Well here's a great little wheeze: How about scrapping ones that don't actually cost much, or indeed anything, then citing these bureaucratic bargains as prime examples of past largesse?

Well, I hear you say, that would be a bit disingenuous to say the very least. Quite so, reader, but could this be what our Cabinet Office Minister Francis Maude has been up to?

Consider the following from his article yesterday.

"What we found were hundreds of quangos that should have been abolished or merged together. It’s hard to imagine why Ministers didn’t do this before. The more bizarre sounding bodies included the Darwin Advisory Committee, the Advisory Committee on Packaging, the Government Hospitality Advisory Committee on the Purchase of Wines, and the Waste Electrical and Electronic Equipment Advisory Body – or WAB for short. All of those have gone."

Of course in time an FOI will find all we need to know about how much we save by scrapping said quangos. But for the time being, consider the following.

According to figures given in a written PQ, in the year 2010/11 both the Darwin Advisory Committee (scrapped Jan 2011) and the Advisory Committee on Packaging (Scrapped April 2011) had neither and employee nor a penny in funding between them. (Apparently they are listed as having no staff because they "utilise a minimal secretariat function provided by staff employed within the core Department.")

As for the Advisory Committee on the Purchase of Wines a PQ from 2007 explains that its chairman is unpaid, claiming only expenses for the four meetings a year. The Committee itself at the time of the PQ had no budget, although what costs there were were met out of the budget of Government Hospitality.

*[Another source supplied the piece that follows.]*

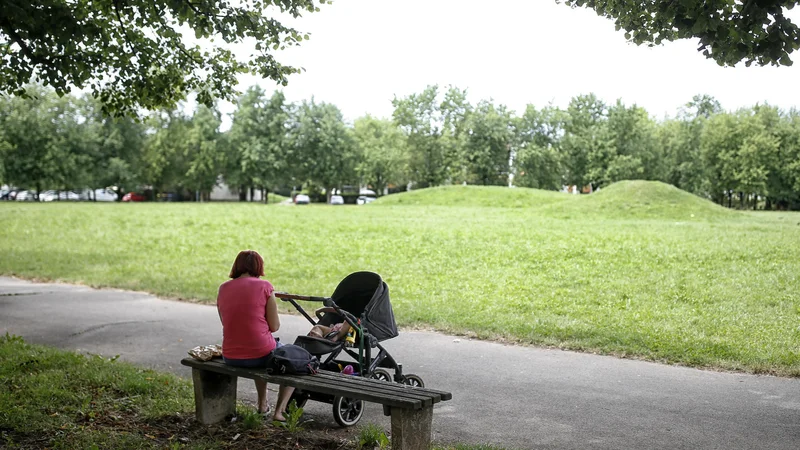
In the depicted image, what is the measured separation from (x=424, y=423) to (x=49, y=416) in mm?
3444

Which leaves the Waste Electrical and Electronic Equipment Advisory Body according to Government estimates, they will save about £40,000 over the entire spending review period.

While I would like to know what gets claimed in the way of expenses on the Wine Advisory Committee, we may be looking here at a chunk of money that would barely pay a Cabinet Office Minister's salary for a year.

So just how many of the numbers being cut, are in fact cut price quangos? Here's a list of ones that I have found so far which ministers indicate will be 'cost neutral' (ie save nothing). There may be more, I just won't have time to cross reference the full list for a few days.


From Defra

  • Advisory Committee on Organic Standards
  • Advisory Committee on Hazardous Substances
  • Zoos Forum
  • Veterinary Residues Committee
  • Spongiform Encephalopathy Advisory Committee
  • Pesticides Residues Committee
  • National Standing Committee on Farm Animal Genetic Resources
  • Farm Animal Welfare Council
  • Darwin Advisory Committee
  • Air Quality Expert Group

Here's a list of those that DCMS said had 'little or no cost'
  • Advisory Committee on National Historic Ships
  • Advisory Committee on Historic Wreck Sites:
  • Legal Deposit Advisory Panel:

From BIS
  • Abolition of the Union Modernisation Fund Supervisory Board
  • Abolition of the Strategic Advisory Board for Intellectual Property
  • Hearing Aid Council
This is not to say the savings claimed are wrong. It's just when there is talk of losing 100 organisations in a 'Bonfire of the Quangos', it seems fair to say that in some cases we don't actually have that much money to burn.